1. The appellant, Amruta was convicted by the learned Additional Sessions Judge, Beed of committing the murders of his wife, Janabai and daughter, Shashikala. He was sentenced to death. The High Court having confirmed the conviction and sentence, the appellant has preferred this appeal by special leave under Article 136 of the Constitution. The prosecution case briefly was that there were frequent quarrels between Amruta, the accused and his wife, Janabai for the last one and a half years, as the accused suspected her chastity. Since about two weeks before the occurrence, Janabai with her daughter, Shashikala had gone away to the house of her parents and was staying with them. On June 28, 1981, Janabai with her daughter, Shashikala (aged about 6 years) had gone to the field of one of her relatives to reap Jowar crop in the field. Her relative Parubai (PW-11), a young girl about 12 years was also with them. While so, the accused, Amruta came there and asked Janabai to go with him to the brook to wash clothes. Janabai and Shashikala went with him while Parubai continued the work of reaping. In a short while, she heard the cries of Shashikala. She ran towards the side from where she heard the cries. She saw Janabai lying in the channel with a bleeding injury on the neck. She also saw the accused delivering a blow on the head of Shashikala with an axe. When she tried to protest, the accused threatened and chased her and so she ran away. When she reached the Durgah, she saw Syed Abbas there and told him about the occurrence. She then went home and informed her mother and others. Her uncle Nana reported the occurrence to the Police and thereafter investigation proceeded.
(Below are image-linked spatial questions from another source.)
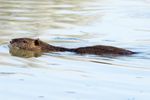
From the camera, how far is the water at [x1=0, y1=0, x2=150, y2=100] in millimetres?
7859

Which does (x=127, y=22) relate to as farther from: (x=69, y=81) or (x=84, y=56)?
(x=69, y=81)

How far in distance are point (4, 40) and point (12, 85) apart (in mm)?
4170

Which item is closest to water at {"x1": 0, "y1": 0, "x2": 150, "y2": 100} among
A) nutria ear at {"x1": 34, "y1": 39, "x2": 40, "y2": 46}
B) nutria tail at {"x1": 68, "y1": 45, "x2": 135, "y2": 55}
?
nutria tail at {"x1": 68, "y1": 45, "x2": 135, "y2": 55}

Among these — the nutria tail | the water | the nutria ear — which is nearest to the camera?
the water

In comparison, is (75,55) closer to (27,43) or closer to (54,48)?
(54,48)

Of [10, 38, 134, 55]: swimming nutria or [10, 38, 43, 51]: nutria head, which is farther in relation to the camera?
[10, 38, 43, 51]: nutria head

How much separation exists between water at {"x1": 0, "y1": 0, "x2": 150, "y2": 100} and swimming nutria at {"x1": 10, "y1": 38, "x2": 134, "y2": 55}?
7.7 inches

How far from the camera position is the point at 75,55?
10.8m

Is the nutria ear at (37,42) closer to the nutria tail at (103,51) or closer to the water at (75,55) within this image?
the water at (75,55)

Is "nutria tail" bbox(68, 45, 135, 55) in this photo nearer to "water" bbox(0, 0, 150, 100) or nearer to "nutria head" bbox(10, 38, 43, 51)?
"water" bbox(0, 0, 150, 100)

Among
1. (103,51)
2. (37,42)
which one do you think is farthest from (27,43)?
(103,51)

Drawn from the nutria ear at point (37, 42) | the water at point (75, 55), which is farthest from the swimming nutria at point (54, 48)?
the water at point (75, 55)

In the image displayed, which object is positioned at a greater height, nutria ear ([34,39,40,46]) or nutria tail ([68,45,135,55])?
nutria ear ([34,39,40,46])

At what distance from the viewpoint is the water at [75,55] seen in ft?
25.8
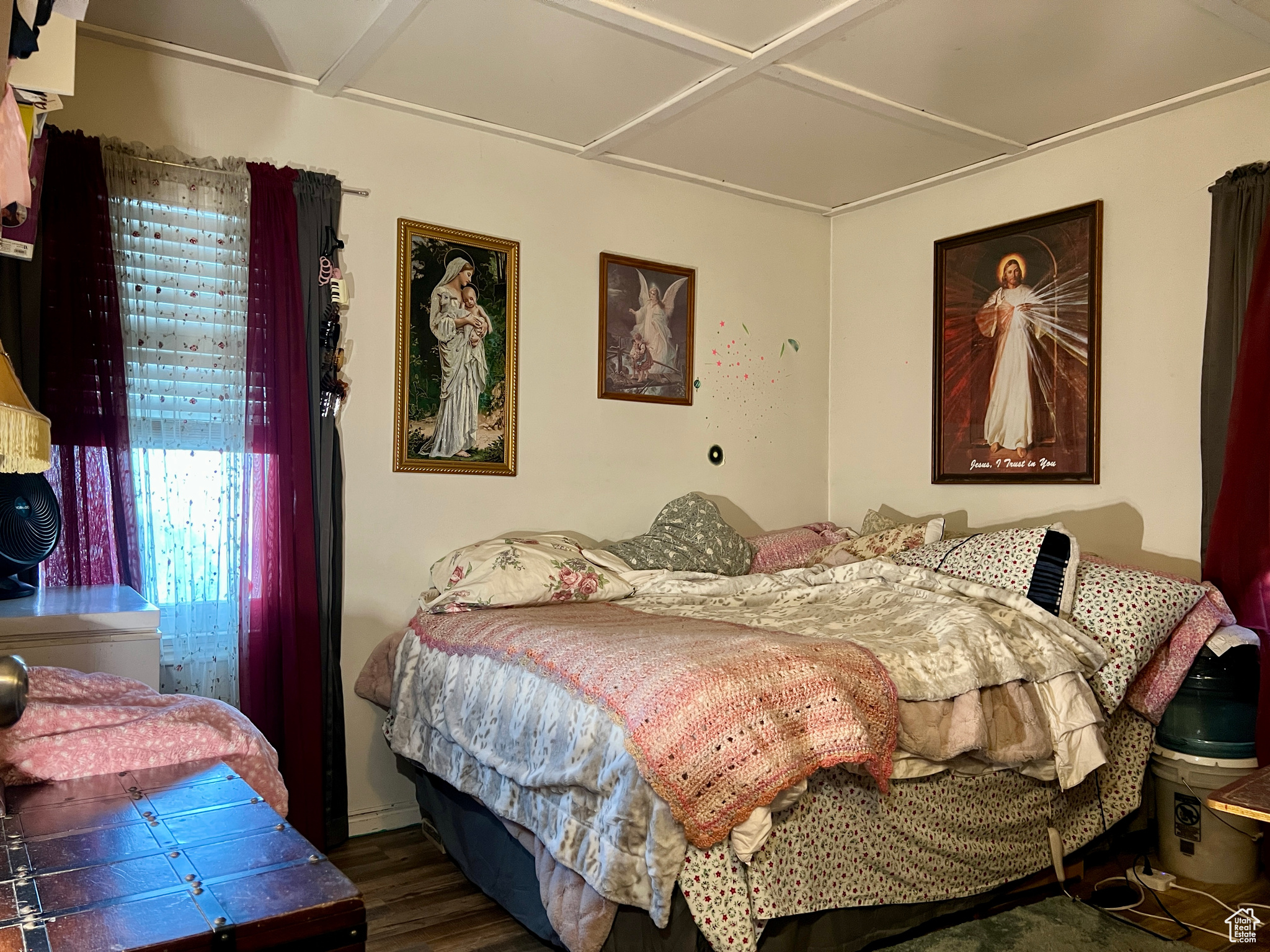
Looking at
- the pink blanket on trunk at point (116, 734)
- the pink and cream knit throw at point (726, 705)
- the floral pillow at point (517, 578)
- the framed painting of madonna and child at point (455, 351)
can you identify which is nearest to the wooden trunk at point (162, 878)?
the pink blanket on trunk at point (116, 734)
2. The case against the accused, as evident from the facts mentioned in the previous paragraph, rests primarily on the evidence of the sole eye witness, Parubai. Her evidence has been accepted by the learned Sessions Judge and by the High Court and we have not been shown any reason why she should be disbelieved. We have ourselves gone through her evidence and we think that the learned Sessions Judge and the High Court were right in accepting her evidence as true. There are a few minor discrepancies, but they are on totally immaterialpoints. Her evidence has also been fully corroborated by the evidence of Syed Abbas, who was informed by her about the occurrence within almost a few seconds. Syed Abbas stated that Parubai came running to the Durgah, and told him that Amruta had killed Janabai and Shashikala with an axe and that he had also chased her. In fact, according to Syed Abbas, he even saw the accused with an axe in his hand. In cross examination, it was elicited from Syed Abbas that he did not tell the Police that Parubai came to the Durgah and told him that the accused had killed Janabai and her daughter, Shashikala in the field of Nana with an axe. The statement made by Syed Abbas to the Police is part of the record before us and we find that Syed Abbas had in fact told the Police that Parubai had come to the Durgah and told him that the accused had killed Janabai and her daughter Shashikala by assaulting them with an axe and that he had also chased her. It is clear that the question put to the witness, Syed Abbas in cross examination was a misleading question and it is a pity that the learned Additional Sessions Judge was not more watchful and allowed such a misleading question to be put to the witness. We are satisfied that Parubai is a truthful witness and that her evidence is worthy of acceptance without hesitation. The conviction has to be confirmed.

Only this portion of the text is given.